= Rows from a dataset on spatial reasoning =

>>>

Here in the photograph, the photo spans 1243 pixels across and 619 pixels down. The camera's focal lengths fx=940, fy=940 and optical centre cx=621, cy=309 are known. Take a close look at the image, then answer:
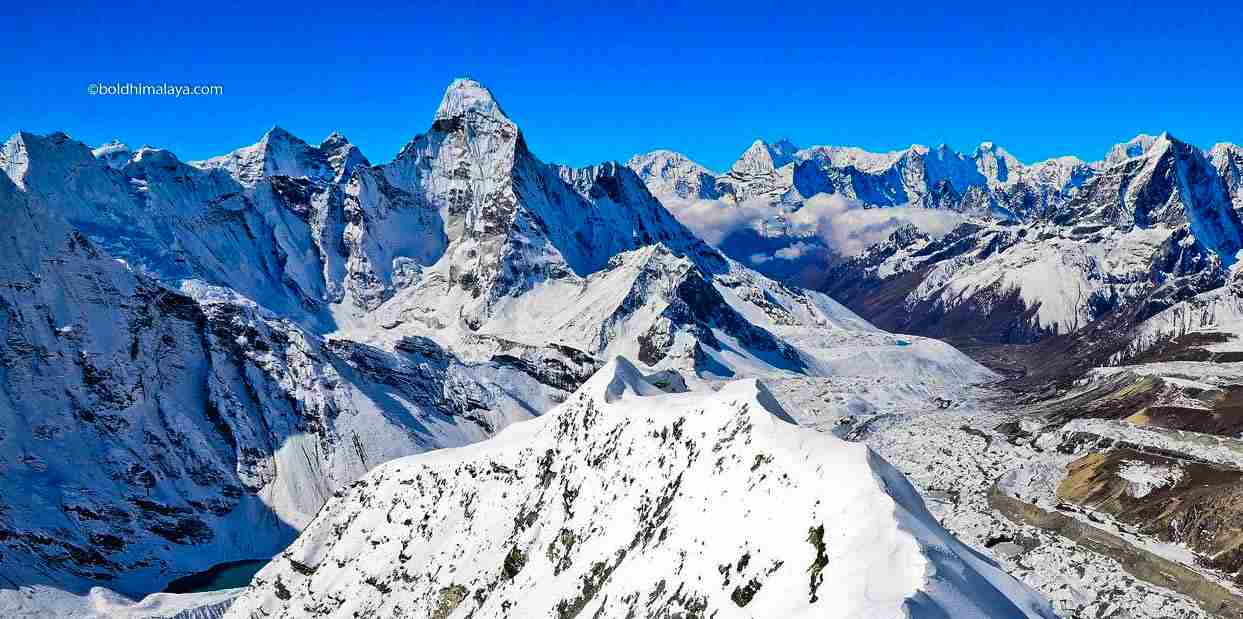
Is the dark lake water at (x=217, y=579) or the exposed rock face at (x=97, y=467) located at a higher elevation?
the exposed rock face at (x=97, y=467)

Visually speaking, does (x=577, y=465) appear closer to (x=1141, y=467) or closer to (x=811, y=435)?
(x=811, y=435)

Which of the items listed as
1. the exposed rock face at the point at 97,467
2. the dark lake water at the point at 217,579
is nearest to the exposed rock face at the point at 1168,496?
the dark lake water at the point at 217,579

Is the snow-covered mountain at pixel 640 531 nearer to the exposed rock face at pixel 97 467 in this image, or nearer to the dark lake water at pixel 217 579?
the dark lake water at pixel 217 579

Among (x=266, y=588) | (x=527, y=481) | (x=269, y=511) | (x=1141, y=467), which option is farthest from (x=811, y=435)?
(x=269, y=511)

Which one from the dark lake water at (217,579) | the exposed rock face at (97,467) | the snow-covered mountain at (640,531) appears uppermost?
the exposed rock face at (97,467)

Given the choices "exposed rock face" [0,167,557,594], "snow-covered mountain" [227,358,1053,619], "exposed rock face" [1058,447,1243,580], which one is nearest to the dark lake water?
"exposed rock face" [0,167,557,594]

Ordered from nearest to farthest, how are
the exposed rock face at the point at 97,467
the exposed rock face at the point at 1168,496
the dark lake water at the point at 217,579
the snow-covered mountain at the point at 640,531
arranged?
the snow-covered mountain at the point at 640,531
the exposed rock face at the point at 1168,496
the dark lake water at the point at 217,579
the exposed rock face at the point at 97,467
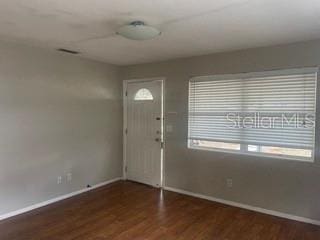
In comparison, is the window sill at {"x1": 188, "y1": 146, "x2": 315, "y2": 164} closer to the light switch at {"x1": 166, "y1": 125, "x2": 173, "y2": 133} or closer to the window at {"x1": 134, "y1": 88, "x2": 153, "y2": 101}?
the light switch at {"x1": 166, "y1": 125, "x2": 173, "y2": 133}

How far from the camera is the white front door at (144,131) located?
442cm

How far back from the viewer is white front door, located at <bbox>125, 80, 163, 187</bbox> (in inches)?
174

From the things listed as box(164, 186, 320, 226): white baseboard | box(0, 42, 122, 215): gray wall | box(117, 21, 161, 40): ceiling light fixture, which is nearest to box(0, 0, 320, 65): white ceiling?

<<<

= INSTRUCTIONS TO FOLLOW =
Turn the lines above into a numbered list, leaving out the blank lines and the pictures.

= COMPLETE ANSWER =
1. Here in the photograph, the photo spans 1243 pixels across and 619 pixels down. The camera's focal lengths fx=940, fy=940 and optical centre cx=621, cy=309 are known. Take a close look at the image, then answer:
2. Is the dark lake water at (x=217, y=579) or the exposed rock face at (x=97, y=467) located at a higher elevation?
3. the exposed rock face at (x=97, y=467)
4. Visually speaking, does (x=577, y=465) appear closer to (x=1141, y=467) or closer to (x=811, y=435)?
5. (x=811, y=435)
6. Which of the items listed as
7. 1. the exposed rock face at the point at 97,467
8. 2. the dark lake water at the point at 217,579
9. is nearest to the exposed rock face at the point at 1168,496?
10. the dark lake water at the point at 217,579
11. Is the snow-covered mountain at pixel 640 531 nearer to the exposed rock face at pixel 97 467 in this image, or nearer to the dark lake water at pixel 217 579?
12. the dark lake water at pixel 217 579
13. Among (x=266, y=588) | (x=527, y=481) | (x=269, y=511) | (x=1141, y=467), which option is farthest from (x=811, y=435)?
14. (x=269, y=511)
15. Which one from the dark lake water at (217,579) | the exposed rock face at (97,467) | the snow-covered mountain at (640,531) appears uppermost?
16. the exposed rock face at (97,467)
17. Given the choices "exposed rock face" [0,167,557,594], "snow-covered mountain" [227,358,1053,619], "exposed rock face" [1058,447,1243,580], which one is nearest to the dark lake water?
18. "exposed rock face" [0,167,557,594]
19. Ordered from nearest to farthest, how are
20. the exposed rock face at the point at 97,467
21. the exposed rock face at the point at 1168,496
22. the dark lake water at the point at 217,579
23. the snow-covered mountain at the point at 640,531
24. arranged?
25. the snow-covered mountain at the point at 640,531
26. the exposed rock face at the point at 1168,496
27. the dark lake water at the point at 217,579
28. the exposed rock face at the point at 97,467
29. In comparison, is the window sill at {"x1": 188, "y1": 146, "x2": 315, "y2": 164} closer to the light switch at {"x1": 166, "y1": 125, "x2": 173, "y2": 133} or closer to the window at {"x1": 134, "y1": 88, "x2": 153, "y2": 101}?
30. the light switch at {"x1": 166, "y1": 125, "x2": 173, "y2": 133}
31. How far from the camera is the white front door at (144,131) located?
32. 442cm
33. How far back from the viewer is white front door, located at <bbox>125, 80, 163, 187</bbox> (in inches)?
34. 174
35. From the things listed as box(164, 186, 320, 226): white baseboard | box(0, 42, 122, 215): gray wall | box(117, 21, 161, 40): ceiling light fixture, which is nearest to box(0, 0, 320, 65): white ceiling?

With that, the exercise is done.